Não devemos julgar diferente em relação à tribulação: por ela, o demônio
não pode prejudicar além dos limites fixados pelo Senhor, pois ele não poderia,
mesmo por sua vontade, prejudicar os animais dos rebanhos[4]. Além do mais,
pelos abusos do espírito maligno, o ímpio é punido, o santo provado. É por isso
que sabemos que os demônios estão agrilhoados, como o santo Doutor notou,
comentando o livro de Jó: "É manifesto que sem a permissão de Cristo eles não
poderiam entrar nos corpos dos porcos; é preciso compreender da mesma forma que
eles não podem nada contra qualquer homem sem esta permissão. Ora, esta é dada
pela Justiça que governa todas as coisas, seja para provar os homens, seja por
um efeito da vingança de Deus que quer ou puni-los ou reconduzi-los ao
bem"[5].
Esse efeito bom não é menos obtido quando os demônios realizam seus
prodígios; sem o poder e a permissão dadas por Deus, eles não podem produzir
nada, porque da mesma forma que a malícia não vem do Senhor, não há, assim,
nenhum poder que não provenha de Deus. Desta forma, os magos do Faraó, com a
intervenção do demônio, puderam realizar prodígios admiráveis, mas eles não
puderam fazer tudo o que eles queriam[6]; Deus não concede a permissão de
nenhuma obra sem ter em vista a punição dos perversos e a instrução dos
infiéis.
"Pode-se compreender, por isso, que mesmo os anjos transgressores e
as potestades dos ares,... que dão aos magos o poder de produzirem todos seus
efeitos, não têm outro poder senão aquele que lhes é comunicado do alto.

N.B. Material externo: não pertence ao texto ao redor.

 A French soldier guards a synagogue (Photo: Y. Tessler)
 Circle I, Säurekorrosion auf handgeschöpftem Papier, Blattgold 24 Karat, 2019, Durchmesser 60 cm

Ora,
este poder é-lhes dado, seja para enganar os enganadores - é por isso que ele
foi concedido aos egípcios e aos próprios magos - seja para advertir os fiéis a
não desejarem, como algo grandioso, operar semelhantes maravilhas, seja, enfim,
para exercitar, provar e manifestar a paciência dos justos."[7]
________________
Gérard Philips. La
raison d'être du mal, d'après saint Augustin. Louvain, Éditions du
Museum Lessianum, 1927.
[1] Fiunt igitur
tentationes per Satanam, non potestate eius, sed permissu Domini, ad homines
aut pro suis peccatis puniendos, aut pro Domini misericordia probandos et
exercendos (Serm. Dom. em Monte. II, 9, 34; P. L. 34, 1284).

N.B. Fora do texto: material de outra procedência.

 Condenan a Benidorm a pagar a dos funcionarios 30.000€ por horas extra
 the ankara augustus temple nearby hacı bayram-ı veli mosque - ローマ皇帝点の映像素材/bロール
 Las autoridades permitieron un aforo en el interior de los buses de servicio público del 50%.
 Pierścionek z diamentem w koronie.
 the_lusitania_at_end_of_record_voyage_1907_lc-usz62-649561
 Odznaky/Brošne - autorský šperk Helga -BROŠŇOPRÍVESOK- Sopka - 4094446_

[2] Ad mensuram enim permittitur tentare diabolus... Tantum permittitur
ille tentare, quantum tibi prodest ut exercearis, ut proberis, ut qui te
nesciebas a te ipso inveniaris. (Enarr. Ps. 61, 20; P.L. 36, 743, s).

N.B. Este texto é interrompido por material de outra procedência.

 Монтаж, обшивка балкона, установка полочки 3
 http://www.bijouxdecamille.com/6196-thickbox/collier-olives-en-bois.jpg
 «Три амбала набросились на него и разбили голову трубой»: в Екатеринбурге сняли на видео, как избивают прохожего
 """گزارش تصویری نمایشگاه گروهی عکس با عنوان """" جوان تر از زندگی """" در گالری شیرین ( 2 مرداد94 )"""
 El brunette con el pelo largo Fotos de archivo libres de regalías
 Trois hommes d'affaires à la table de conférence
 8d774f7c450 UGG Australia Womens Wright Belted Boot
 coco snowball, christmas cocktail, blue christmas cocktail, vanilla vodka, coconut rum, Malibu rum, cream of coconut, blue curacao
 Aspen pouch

[3] Et si diabolus aliquando aliquid suggerit, consentientem tenet, no
cogit invitum. (Serm. 32, II; P.L.38, 200).
[4] Mc 5, 11-13.
[5] et quemadmodum de porcis manifestum est, quod in eos non issent,
nisi permissi essent, sic intelligendum est nihil eos in quemquam posse, nisi
permissos: permitti autem justitia qua reguntur omnia, sive probationis causa,
sive vindictae, vel ad damnationem vel ad correctionem irrogatae. (Job 38,40; P.L. 34, 880). - Cf. C. Adv. Leg. II,
12, 39; P.L. 42, 663 - Enarr. Ps. 26, II, 5; P.L. 36, 201. - ib. 90, 2; P.L. 37,
1150 - ib. 96, 12; col. 1246, etc.)
[6] Ex 8, 18.
[7] Unde intelligi datur ne ipsos quidem transgressores angelos et
aereas potestates,... per quas magicae artes possunt quidquid possunt, valere
aliquid, nisi data desuper potestate. Datur autem vel ad fallendos fallaces,
sicut in Aegyptios et in ipsos etiam Magos data est;.. vel ad admonendos
fideles, ne tale aliquid facere pro magno desiderent;... vel ad exercendam,
probandam, manifestandamque justoru patientiam. (Trin. III, 7, 12; P.L. 42,
875).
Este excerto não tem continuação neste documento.